International Journal of Computer Applications |
Foundation of Computer Science (FCS), NY, USA |
Volume 176 - Number 39 |
Year of Publication: 2020 |
Authors: Oluwafemi Oriola |
10.5120/ijca2020920503 |
Oluwafemi Oriola . Exploring N-gram, Word Embedding and Topic Models for Content-based Fake News Detection in FakeNewsNet Evaluation. International Journal of Computer Applications. 176, 39 ( Jul 2020), 25-30. DOI=10.5120/ijca2020920503
FakeNewsNet is a repository of two novel datasets, PolitiFact and GossipCop, which are employed for evaluation of fake news detection techniques. Unlike other extensively studied benchmark fake news datasets, the FakeNewsNet datasets incorporate news content, social context, and dynamic information, which could be used to study fake news propagation, detection, and mitigation.
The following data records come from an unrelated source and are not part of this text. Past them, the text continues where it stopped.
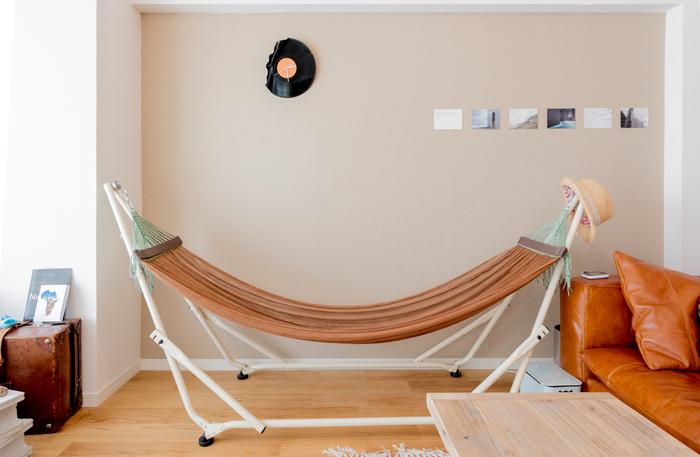 自立するタイプのハンモックも人気のアイテム。ハンモックに寝転んで読書したりお昼寝したり…お家の中にいることを忘れるほどアウトドア感を楽しめそうですね。デザインが素敵なアイテムも多くインテリアになじむため、普段からお部屋に置いていても◎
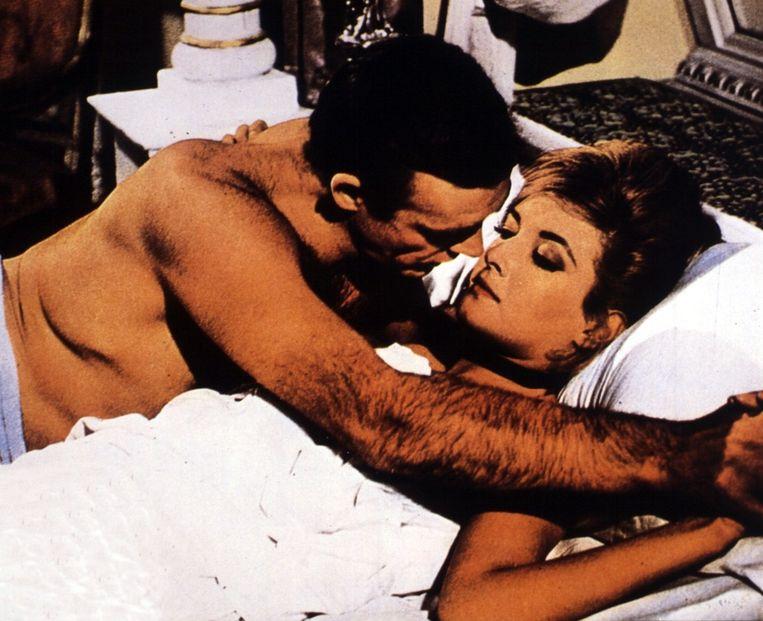 In 'From Russia with Love' (in de film met Sean Connery) dronk Bond op een dag 49,8 glazen. Beeld anp
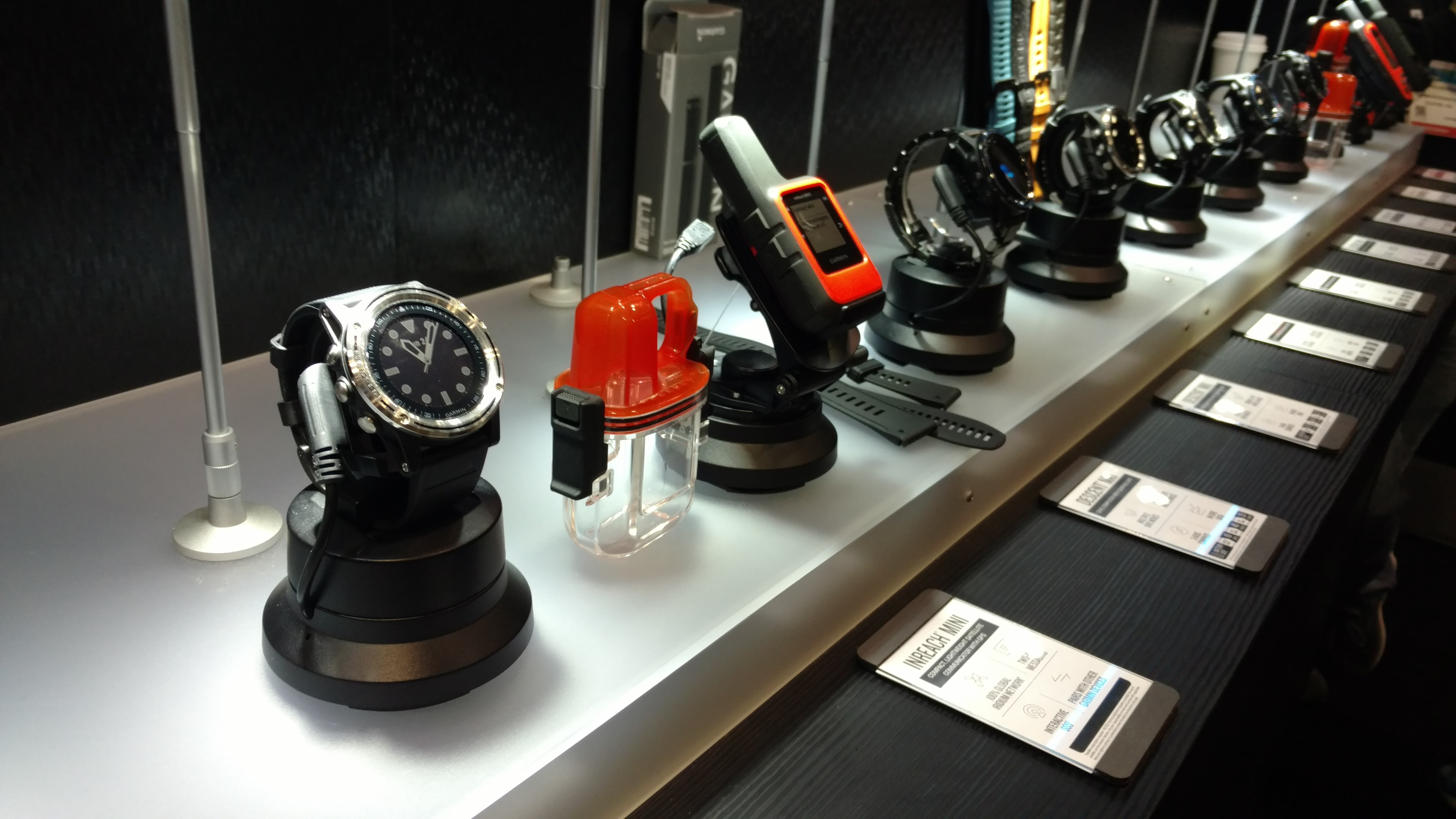 Garmin Descent Mk1 & inReach Mini at DEMA Show 2019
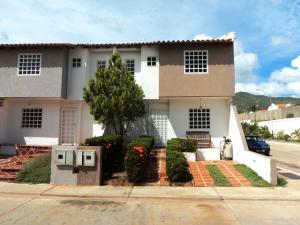 Townhouse En Ventaen Margarita, Avenida Juan Bautista Arismendi, Venezuela, VE RAH: 20-11709
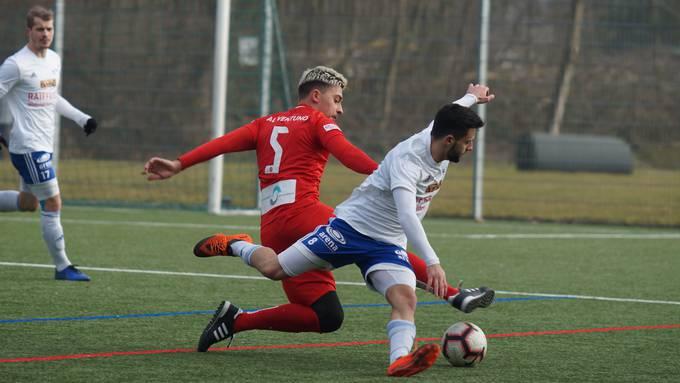 Einer der sieben neuen Spieler im Team des FC Dietikon: Innenverteidiger Anis Ramcilovic im roten Trikot.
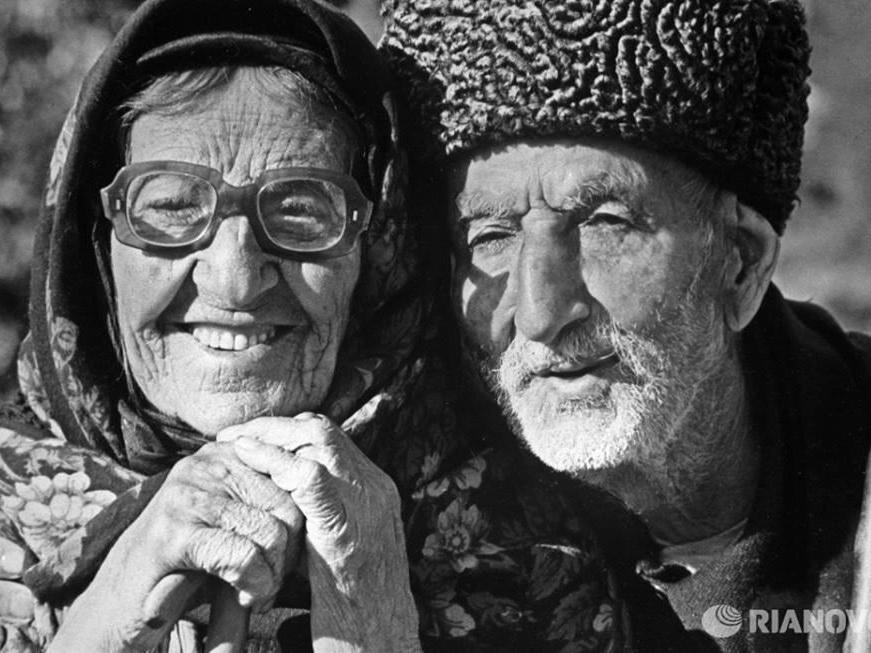 Вместе 100 лет. История Ильяса и Хатын Джафаровых по воспоминаниям их правнучки – ФОТО-ВИДЕО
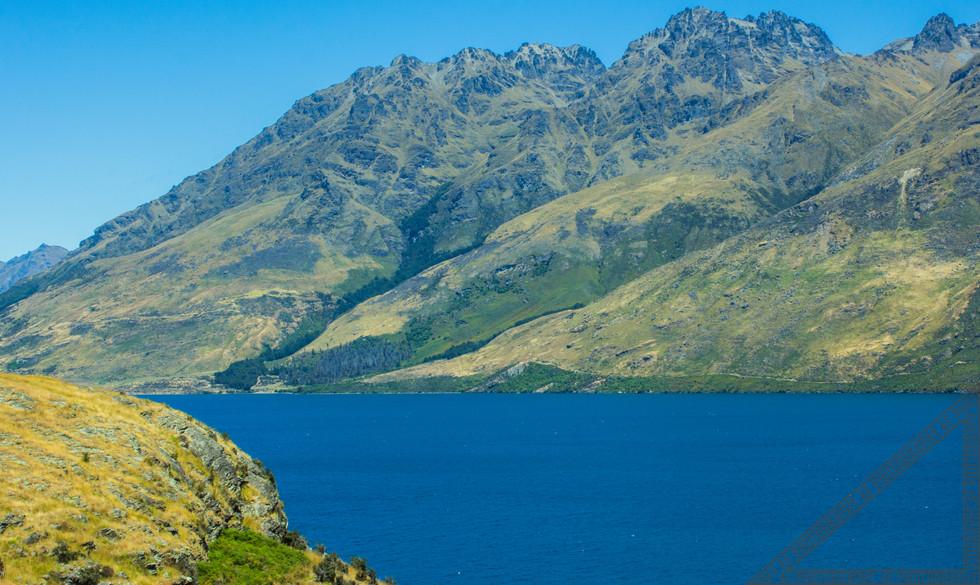 Queenstown New Zealand Lake Wakatipu NZ030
Existing works on FakeNewsNet have focused on one-hot encoding, social contexts such as user-based models, and dynamic information such as news propagation model. However, n-gram, word embeddings, and topic models of news contents, which have been impressive in other contexts have not been explored. This paper therefore explores n-gram, word embeddings, and topic models of news contents for the evaluation of FakeNewsNet datasets. Unigram-based n-gram model, skip-gram word2vec-based word embeddings model and Latent Dirichlet Allocation-based topic model are extracted after preprocessing the datasets. The features are weighted by TFIDF to overcome the shortcomings of the individual models and analyzed using Logistic Regression. The evaluation of the models and their hybrids shows that n-gram model outperforms word embedding and topic models. Specifically, n-gram model records accuracy, precision, recall and F1-score of 0.80, 0.79, 0.78 and 0.79, respectively for PolitiFact and records 0.82, 0.75, 0.79 and 0.77, respectively for GossipCop. The comparison with benchmarks also shows that the performance of n-gram model is better.